ReNew is planning to offer $7.07 a share, compared with Tuesday’s closing price of $6.34, in a buyout deal with a consortium of companies, according to a US Securities and Exchange Commission filing dated December 10.
The consortium includes Masdar, the state-owned UAE renewable energy company, and other strategic investors such as the Canada Pension Plan Investment Board, one of the world’s biggest pension funds, and the Abu Dhabi Investment Authority. ReNew declined to comment.
“There is a high probability the consortium will be able to buy out the other shareholders and take ReNew private, although they might have to make a better offer,” Bernstein India analysts wrote in a note. “Subsequent to that it won’t be surprising to us to see the stock listed back in India with a capital raise to help ReNew realise its full potential.”

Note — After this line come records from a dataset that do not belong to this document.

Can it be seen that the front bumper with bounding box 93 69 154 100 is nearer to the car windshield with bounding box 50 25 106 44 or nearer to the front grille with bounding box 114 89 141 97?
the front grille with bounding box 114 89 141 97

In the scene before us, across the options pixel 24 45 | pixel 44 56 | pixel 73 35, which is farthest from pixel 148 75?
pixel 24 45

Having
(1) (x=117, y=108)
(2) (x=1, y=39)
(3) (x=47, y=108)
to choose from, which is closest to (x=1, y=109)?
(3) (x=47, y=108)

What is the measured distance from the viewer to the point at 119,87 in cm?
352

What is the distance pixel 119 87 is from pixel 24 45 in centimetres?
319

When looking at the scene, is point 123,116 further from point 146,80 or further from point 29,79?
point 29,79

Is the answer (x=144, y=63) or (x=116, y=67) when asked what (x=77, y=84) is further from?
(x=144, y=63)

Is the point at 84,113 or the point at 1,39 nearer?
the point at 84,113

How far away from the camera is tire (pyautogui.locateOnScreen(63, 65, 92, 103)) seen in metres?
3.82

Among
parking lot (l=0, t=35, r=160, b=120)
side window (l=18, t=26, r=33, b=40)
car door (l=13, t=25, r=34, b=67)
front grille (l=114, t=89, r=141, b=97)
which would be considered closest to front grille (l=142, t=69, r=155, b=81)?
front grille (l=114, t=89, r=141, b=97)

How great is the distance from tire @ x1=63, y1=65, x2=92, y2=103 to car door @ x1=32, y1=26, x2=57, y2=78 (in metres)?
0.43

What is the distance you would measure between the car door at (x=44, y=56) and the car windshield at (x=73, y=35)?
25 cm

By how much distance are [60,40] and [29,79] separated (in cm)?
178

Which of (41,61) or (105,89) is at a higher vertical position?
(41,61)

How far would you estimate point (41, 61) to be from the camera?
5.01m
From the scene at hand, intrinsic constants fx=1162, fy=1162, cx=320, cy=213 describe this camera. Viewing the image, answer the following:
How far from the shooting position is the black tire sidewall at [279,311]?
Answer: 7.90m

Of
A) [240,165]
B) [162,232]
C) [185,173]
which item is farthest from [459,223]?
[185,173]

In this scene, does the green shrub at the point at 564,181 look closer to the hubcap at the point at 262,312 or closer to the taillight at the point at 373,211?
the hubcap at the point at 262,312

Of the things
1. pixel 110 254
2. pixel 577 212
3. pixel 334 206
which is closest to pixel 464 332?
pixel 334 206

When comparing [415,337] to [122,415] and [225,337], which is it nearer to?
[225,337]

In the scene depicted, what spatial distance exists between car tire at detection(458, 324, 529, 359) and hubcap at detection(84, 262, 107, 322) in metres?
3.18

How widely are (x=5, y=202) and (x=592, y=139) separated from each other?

Sumant Sinha, a former investment banker and chief executive of ReNew, told the Financial Times this year that markets were undervaluing renewable energy companies and hampering the green transition.
He added that ReNew was considering moving its listing from the Nasdaq over the prospect of Donald Trump’s re-election hitting clean energy stocks.
In August, ReNew signed a supply contract to provide Microsoft in India with nearly 440MW of green electricity.
“The biggest challenge is the US listing itself,” said a Mumbai-based energy analyst, who added that the “low liquidity” company makes it a relative minnow for US investors. “The target market for the stock is very small.”
The analyst added that ReNew’s “high” debt levels and costs had put pressure on profitability. “You cannot have a lot of overheads,” he said. “It is a low-returns business.”
In a research note in September, analysts at Morgan Stanley downgraded ReNew to “equal weight”, saying that while the company was likely to report strong earnings growth, its revenues would be volatile because of its large wind portfolio and that it had significant levels of debt.